### TASK ITEM
Locate every line in the records below that contains the word "genoeg", and copy each one.

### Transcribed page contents

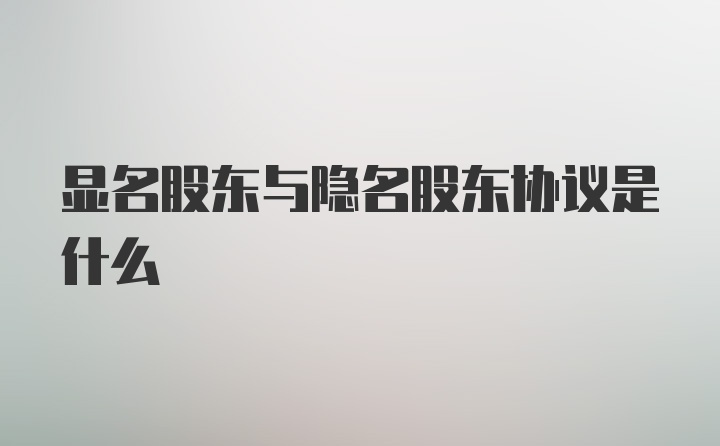 显名股东与隐名股东协议是什么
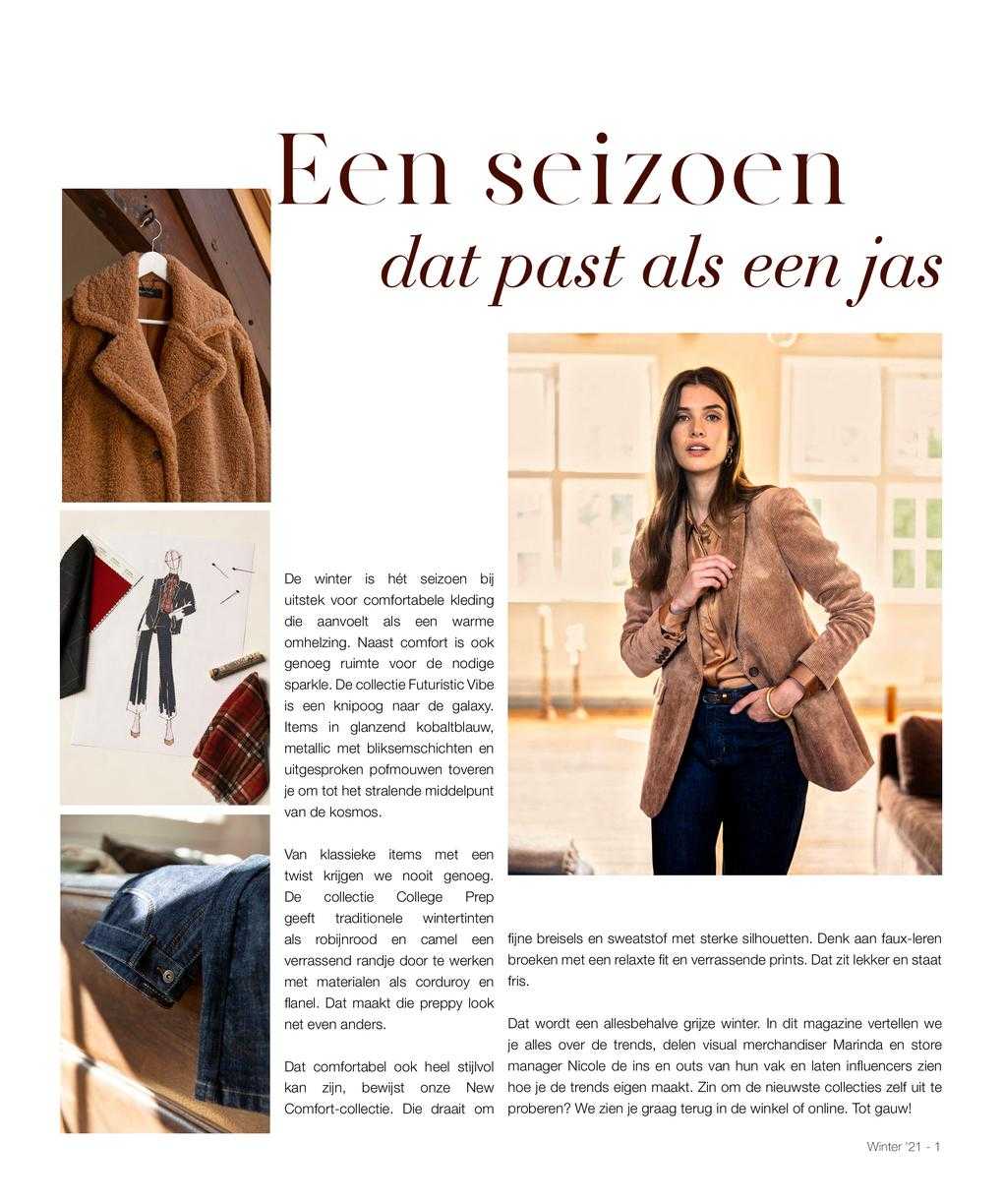 Een seizoen
dat past als een jas

De winter is hét seizoen bij uitstek voor comfortabele kleding die aanvoelt als een warme omhelzing. Naast comfort is ook genoeg ruimte voor de nodige sparkle. De collectie Futuristic Vibe is een knipoog naar de galaxy. Items in glanzend kobaltblauw, metallic met bliksemschichten en uitgesproken pofmouwen toveren je om tot het stralende middelpunt van de kosmos.

Van klassieke items met een twist krijgen we nooit genoeg. De collectie College Prep geeft traditionele wintertinten als robijnrood en camel een verrassend randje door te werken met materialen als corduroy en flanel. Dat maakt die preppy look net even anders.

Dat comfortabel ook heel stijlvol kan zijn, bewijst onze New Comfort-collectie. Die draait om fijne breisels en sweatstof met sterke silhouetten. Denk aan faux-leren broeken met een relaxte fit en verrassende prints. Dat zit lekker en staat fris.

Dat wordt een allesbehalve grijze winter. In dit magazine vertellen we je alles over de trends, delen visual merchandiser Marinda en store manager Nicole de ins en outs van hun vak en laten influencers zien hoe je de trends eigen maakt. Zin om de nieuwste collecties zelf uit te proberen? We zien je graag terug in de winkel of online. Tot gauw!

Winter '21 - 1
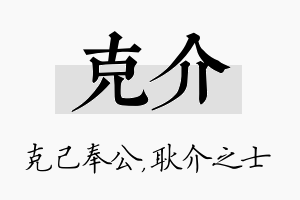 克介

克己奉公,耿介之士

### PROBLEM SOLUTION
De winter is hét seizoen bij uitstek voor comfortabele kleding die aanvoelt als een warme omhelzing. Naast comfort is ook genoeg ruimte voor de nodige sparkle. De collectie Futuristic Vibe is een knipoog naar de galaxy. Items in glanzend kobaltblauw, metallic met bliksemschichten en uitgesproken pofmouwen toveren je om tot het stralende middelpunt van de kosmos.
Van klassieke items met een twist krijgen we nooit genoeg. De collectie College Prep geeft traditionele wintertinten als robijnrood en camel een verrassend randje door te werken met materialen als corduroy en flanel. Dat maakt die preppy look net even anders.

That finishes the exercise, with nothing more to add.